Large Mall Owner Seeks Approval

By: Timothy McFarlin | Published: July 13th, 2010 | Category: Bankruptcy

According to Reuters, General Growth Properties Inc., is seeking to swap its present $400 million loan (given last year to the company so it may continue to function despite bankruptcy) for one which could save the company roughly $2.7 million, a month, in interest payments.

In documents filed in New York City’s US Bankruptcy Court, the new loan in question features a fixed interest rate of 5.5% which would take over the initial debtor-in-possession, or DIP, loan, which had an interest rate of London Interbank Offered Rate, or LIBOR, plus 12% as well as a 1.5% LIBOR floor.
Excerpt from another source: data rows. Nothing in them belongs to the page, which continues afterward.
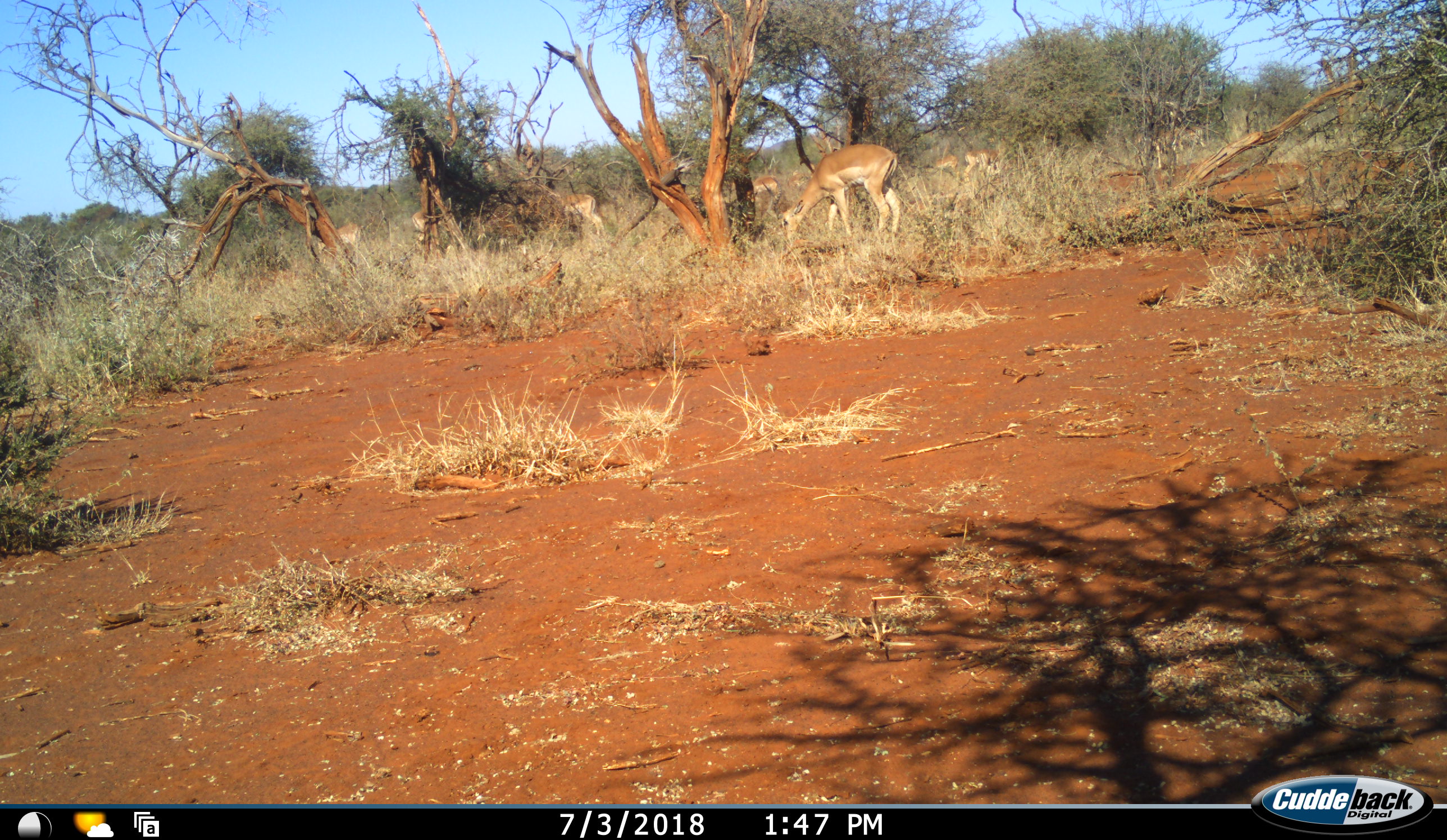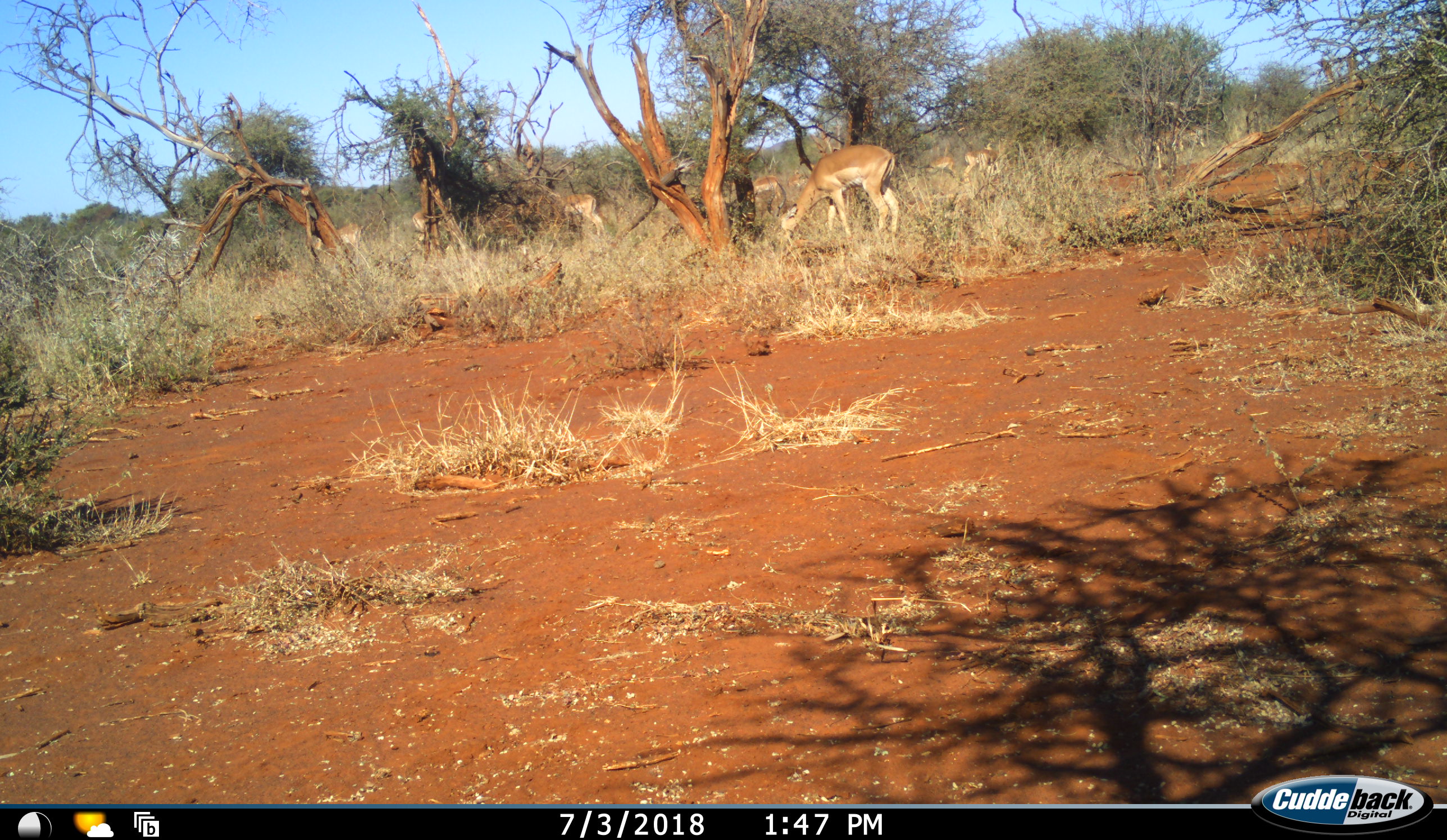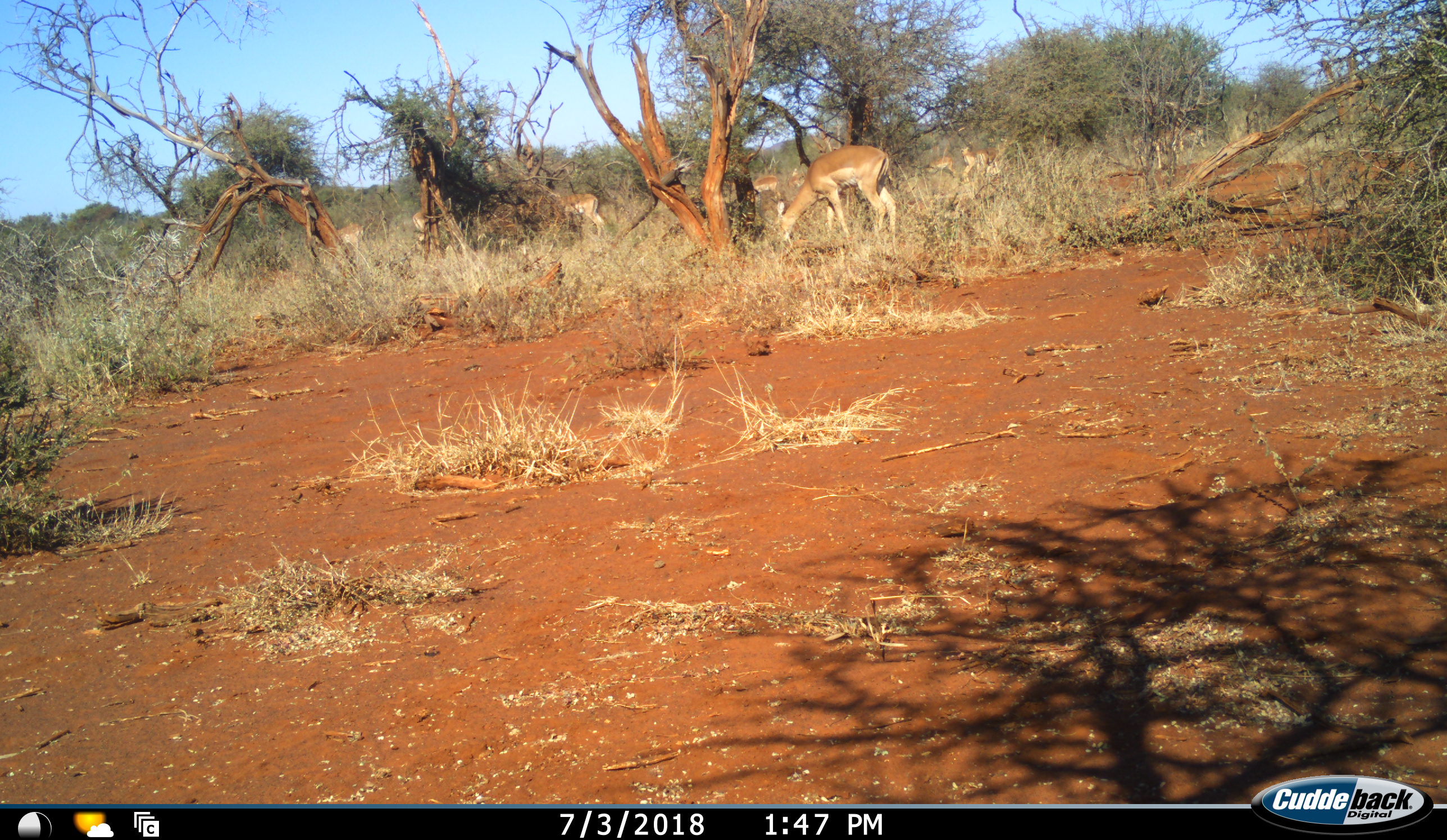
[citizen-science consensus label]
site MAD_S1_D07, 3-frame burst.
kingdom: Animalia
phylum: Chordata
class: Mammalia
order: Artiodactyla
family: Bovidae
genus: Aepyceros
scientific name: Aepyceros melampus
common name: impala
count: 9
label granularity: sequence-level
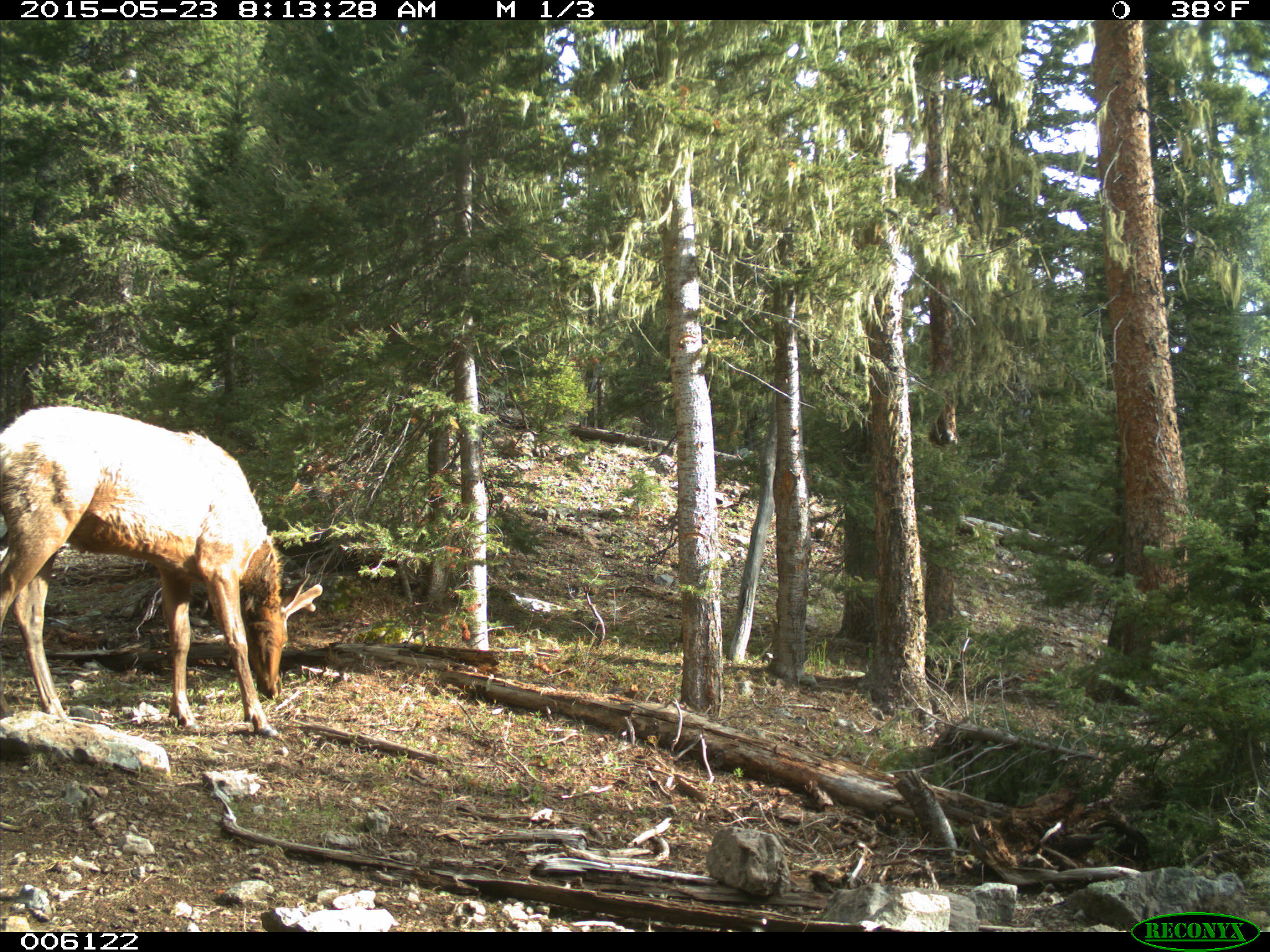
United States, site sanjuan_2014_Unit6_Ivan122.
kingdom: Animalia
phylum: Chordata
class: Mammalia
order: Artiodactyla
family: Cervidae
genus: Cervus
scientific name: Cervus elaphus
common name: red deer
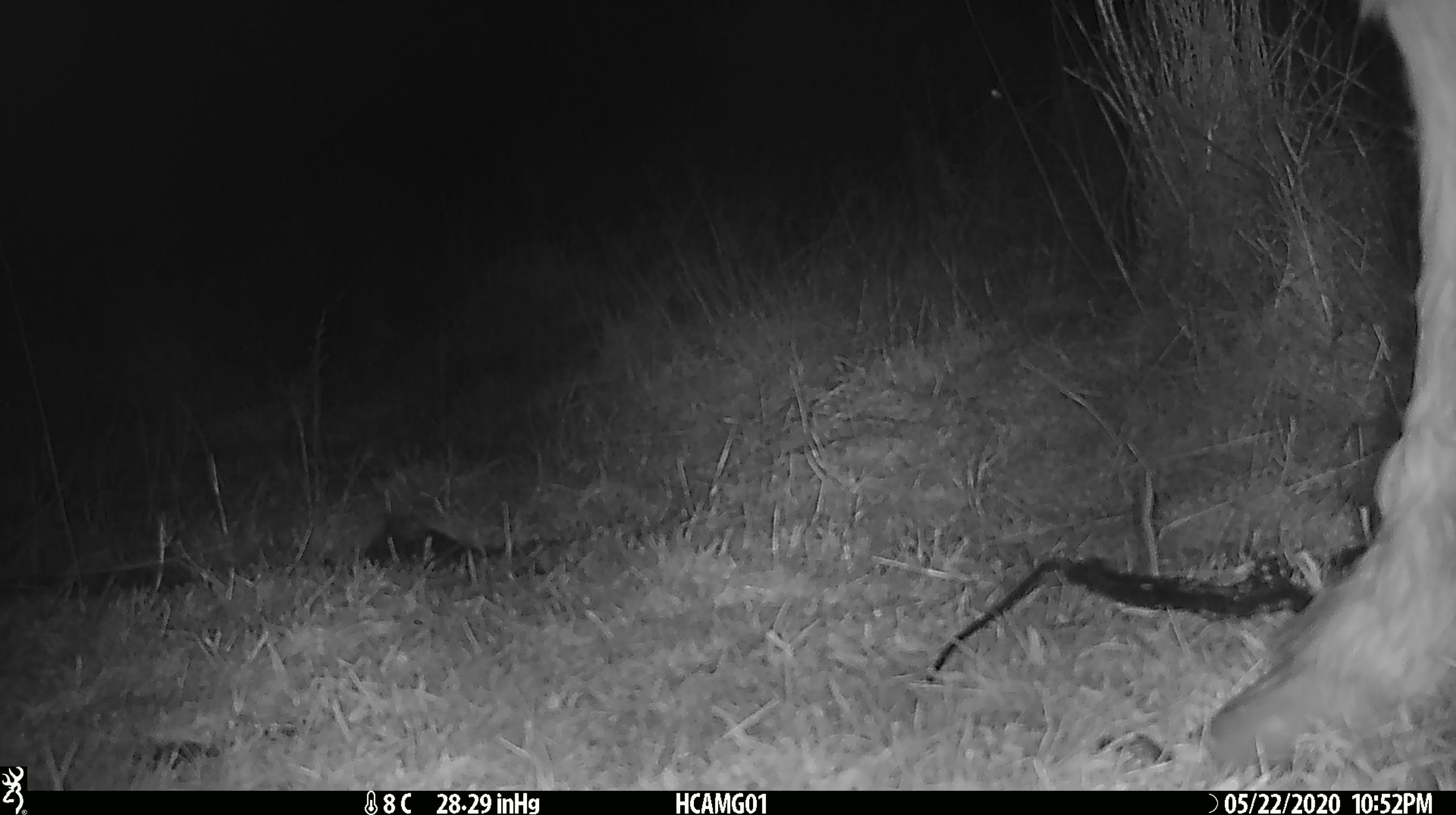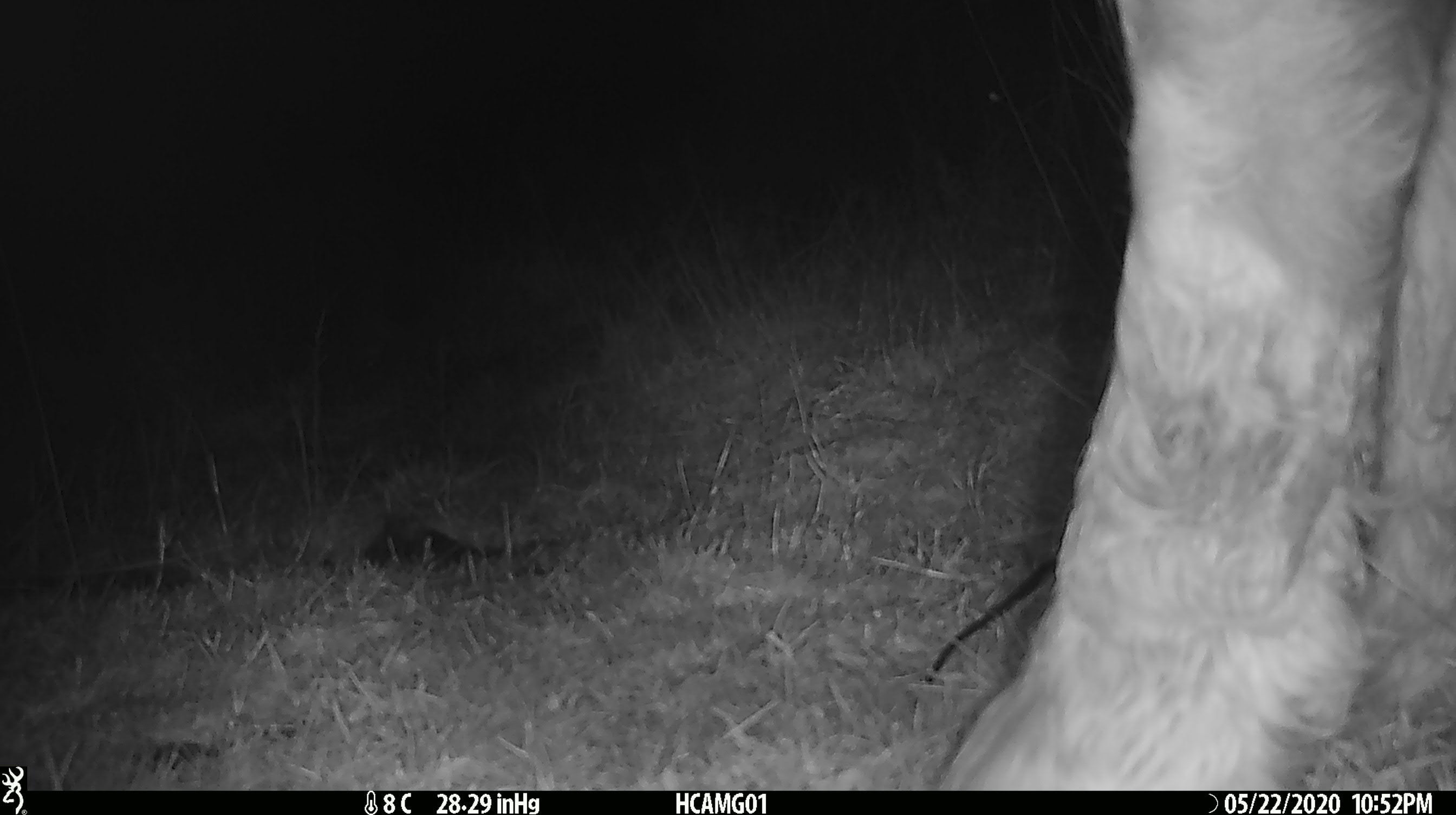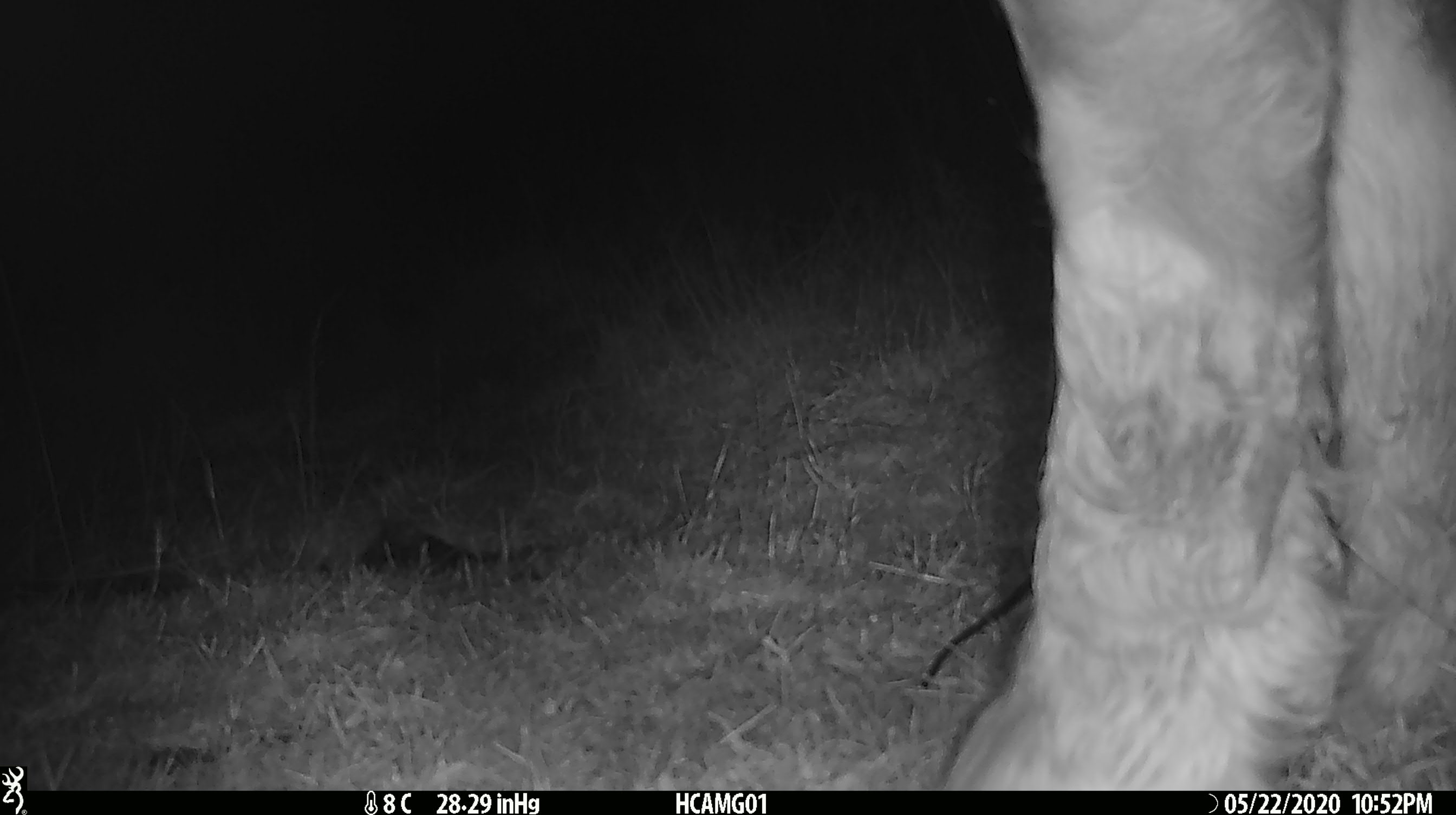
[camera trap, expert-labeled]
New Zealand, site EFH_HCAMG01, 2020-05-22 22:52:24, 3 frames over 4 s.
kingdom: Animalia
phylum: Chordata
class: Mammalia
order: Artiodactyla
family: Bovidae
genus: Bos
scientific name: Bos taurus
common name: domestic cow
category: cow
Cow (domestic cow) (Bos taurus).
General Growth Properties Inc. has placed approximately $970.5 million in escrow, and is now awaiting the bankruptcy court’s approval. This, according to court documents, is what gave way for General Growth to enter a DIP credit agreement. The new loan will be reviewed during an upcoming court hearing on July 22nd.

General Growth secured inexpensive financing when a group lead by Brookfield Asset Management Inc. agreed to give them over $6.55 billion, in support of their exit from bankruptcy. General Growth Properties owns, manages and has vested interest in more than 200 regional shopping malls, across forty-five states, and in seven master planned communities.

The company presently owns the world’s largest open-air shopping mall in Honolulu, Hawaii and has labeled twenty-two of their malls as “Platinum Properties,” meaning the malls have luxury brand stores as tenants, including Tiffany, Lord & Taylor, Neiman Marcus, Saks Fifth Avenue and others.

Two years ago, General Growth reported they were an estimated $25 billion in debt. When they missed a $900 million repayment deadline, their lenders were in a position to issue a “notice of default,” forcing the company to seek protection from all of its creditors under Chapter 11 bankruptcy.

Unable to make a deal with its creditors, on April 16th of last year, General Growth Properties filed for Chapter 11 bankruptcy. It was the largest real estate bankruptcy since 1980. According to their bankruptcy filing, the company had roughly $29.6 billion in assets by the end of 2008 yet was $27.3 billion in debt.